Aspirin: When ketorolac tromethamine is administered with aspirin, its protein binding is reduced, although the clearance of free ketorolac tromethamine is not altered. The clinical significance of this interaction is not known; however, as with other NSAIDs, concomitant administration of ketorolac tromethamine and aspirin is not generally recommended because of the potential of increased adverse effects.

Diuretics: Clinical studies, as well as postmarketing observations, have shown that ketorolac tromethamine can reduce the natriuretic effect of furosemide and thiazides in some patients. This response has been attributed to inhibition of renal prostaglandin synthesis. During concomitant therapy with NSAIDs, the patient should be observed closely for signs of renal failure (see WARNINGS: Renal Effects), as well as to assure diuretic efficacy.

Probenecid: Concomitant administration of oral ketorolac tromethamine and probenecid resulted in decreased clearance and volume of distribution of ketorolac and significant increases in ketorolac plasma levels (total AUC increased approximately threefold from 5.4 to 17.8 mcg/h/mL) and terminal half-life increased approximately twofold from 6.6 to 15.1 hours. Therefore, concomitant use of ketorolac tromethamine and probenecid is contraindicated.

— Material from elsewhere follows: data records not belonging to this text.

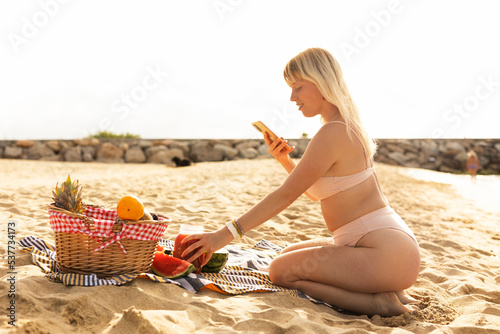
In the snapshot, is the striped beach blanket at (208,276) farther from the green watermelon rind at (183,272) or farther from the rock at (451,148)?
the rock at (451,148)

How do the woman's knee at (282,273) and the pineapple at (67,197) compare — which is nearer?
the pineapple at (67,197)

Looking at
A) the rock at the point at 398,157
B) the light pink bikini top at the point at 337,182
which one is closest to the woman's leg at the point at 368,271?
the light pink bikini top at the point at 337,182

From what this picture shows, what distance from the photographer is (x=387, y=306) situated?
2479 millimetres

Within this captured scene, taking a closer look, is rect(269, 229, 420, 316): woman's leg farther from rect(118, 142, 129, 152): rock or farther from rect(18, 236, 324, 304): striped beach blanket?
rect(118, 142, 129, 152): rock

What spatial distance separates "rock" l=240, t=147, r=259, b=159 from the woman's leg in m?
12.8

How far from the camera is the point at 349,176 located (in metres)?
2.55

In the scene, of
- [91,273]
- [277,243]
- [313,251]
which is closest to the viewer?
[91,273]

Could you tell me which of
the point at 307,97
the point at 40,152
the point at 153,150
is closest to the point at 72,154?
the point at 40,152

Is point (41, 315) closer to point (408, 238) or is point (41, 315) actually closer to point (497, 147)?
point (408, 238)

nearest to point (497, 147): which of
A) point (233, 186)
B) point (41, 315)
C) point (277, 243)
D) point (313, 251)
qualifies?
point (233, 186)

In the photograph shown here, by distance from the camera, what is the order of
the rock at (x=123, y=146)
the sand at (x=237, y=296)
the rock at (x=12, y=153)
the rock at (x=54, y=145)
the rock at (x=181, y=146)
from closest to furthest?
the sand at (x=237, y=296) → the rock at (x=12, y=153) → the rock at (x=54, y=145) → the rock at (x=123, y=146) → the rock at (x=181, y=146)

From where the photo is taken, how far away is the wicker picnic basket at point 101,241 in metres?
2.30

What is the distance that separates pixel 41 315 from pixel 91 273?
1.81 ft

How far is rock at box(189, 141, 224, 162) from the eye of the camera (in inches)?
592
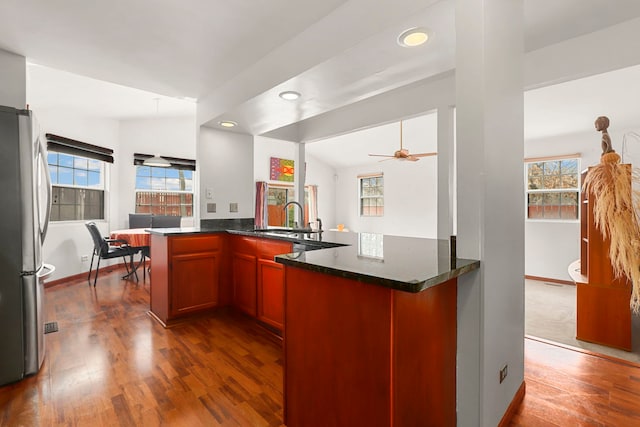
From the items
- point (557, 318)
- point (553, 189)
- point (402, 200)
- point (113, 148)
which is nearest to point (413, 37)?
point (557, 318)

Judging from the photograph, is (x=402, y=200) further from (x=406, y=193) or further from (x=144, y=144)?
(x=144, y=144)

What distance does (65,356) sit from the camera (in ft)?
7.55

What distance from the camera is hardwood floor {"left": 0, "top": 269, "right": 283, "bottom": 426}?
5.39 feet

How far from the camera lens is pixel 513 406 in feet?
5.54

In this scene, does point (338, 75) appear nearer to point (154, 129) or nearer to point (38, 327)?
point (38, 327)

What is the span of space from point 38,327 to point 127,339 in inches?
25.5

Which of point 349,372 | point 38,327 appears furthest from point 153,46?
point 349,372

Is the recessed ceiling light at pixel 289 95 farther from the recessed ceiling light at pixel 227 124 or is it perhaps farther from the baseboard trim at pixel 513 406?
the baseboard trim at pixel 513 406

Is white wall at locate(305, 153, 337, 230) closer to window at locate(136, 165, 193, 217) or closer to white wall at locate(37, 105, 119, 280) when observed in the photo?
window at locate(136, 165, 193, 217)

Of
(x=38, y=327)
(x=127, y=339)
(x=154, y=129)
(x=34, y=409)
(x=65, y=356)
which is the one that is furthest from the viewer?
(x=154, y=129)

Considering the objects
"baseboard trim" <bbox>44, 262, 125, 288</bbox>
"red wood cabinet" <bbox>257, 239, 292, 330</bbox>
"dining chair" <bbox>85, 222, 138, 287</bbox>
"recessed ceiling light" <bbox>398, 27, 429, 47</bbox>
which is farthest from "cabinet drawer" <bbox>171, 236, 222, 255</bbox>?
"baseboard trim" <bbox>44, 262, 125, 288</bbox>

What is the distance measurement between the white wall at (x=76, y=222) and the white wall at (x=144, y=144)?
0.09 meters

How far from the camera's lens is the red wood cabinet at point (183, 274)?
9.46 ft

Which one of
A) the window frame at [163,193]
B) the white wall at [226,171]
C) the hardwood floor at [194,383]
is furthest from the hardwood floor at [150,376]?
the window frame at [163,193]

Lithium: NSAIDs have produced an elevation of plasma lithium levels and a reduction in renal lithium clearance. The mean minimum lithium concentration increased 15% and the renal clearance was decreased by approximately 20%. These effects have been attributed to inhibition of renal prostaglandin synthesis by the NSAID. Thus, when NSAIDs and lithium are administered concurrently, subjects should be observed carefully for signs of lithium toxicity.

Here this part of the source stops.